Something that I hadn’t done since I started this life was to meditate in bed and try to lower my heart rate. It was something I did throughout Jr high. At 16, I could drop it to just under 20 BPM. I wanted to be able to lower my heart rate so I could appear dead. In the end, I deemed the effort not worth the reward, so I stopped training at it.

“Let’s see how much you can lower it?”

Most people can only raise or lower it at will by 10%. I used to do it more than 50% easily, and it would only take about 10 seconds.

Instantly, when I concentrated, I could feel my heart rate slow. Moira, exclaims, “WOW!”

I don’t want to lose my concentration, so I don’t look. I continue to concentrate for about 30 seconds. Then I stop and ask, “How did I do?”

“You went down to 13 BPM then stabilized at 15. You shouldn’t be able to do that.”

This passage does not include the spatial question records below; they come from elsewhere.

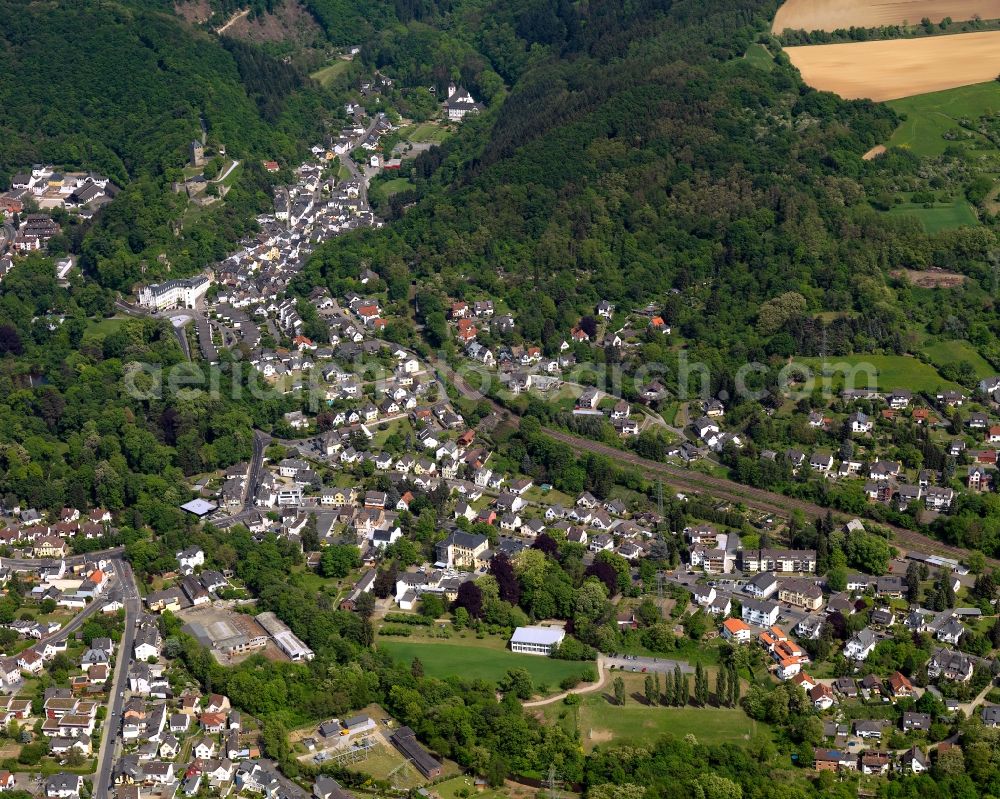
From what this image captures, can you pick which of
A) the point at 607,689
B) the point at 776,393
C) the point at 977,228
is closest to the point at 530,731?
the point at 607,689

I just shrug and suggest, “Let’s see how high I can make it.”

I don’t wait for instruction. I just concentrate until Doc sternly says, “STOP.”

I look up at him and relax, then ask, “What is the problem?”

“You shot up to 180 BPM and was still rising fast.”

When I had a large heart, I used to cycle with it between 180 and 210 BPM. Athletes tend to have heart attacks between 200 and 210. The larger heart could support it, but it wasn’t safe.

“Not to worry, Doc. I’m a martial artist. We deal in burst strength, and when that happens, our heart rate spikes for a short time to deal with the extreme release of energy. I should be able to handle 200 without a problem.”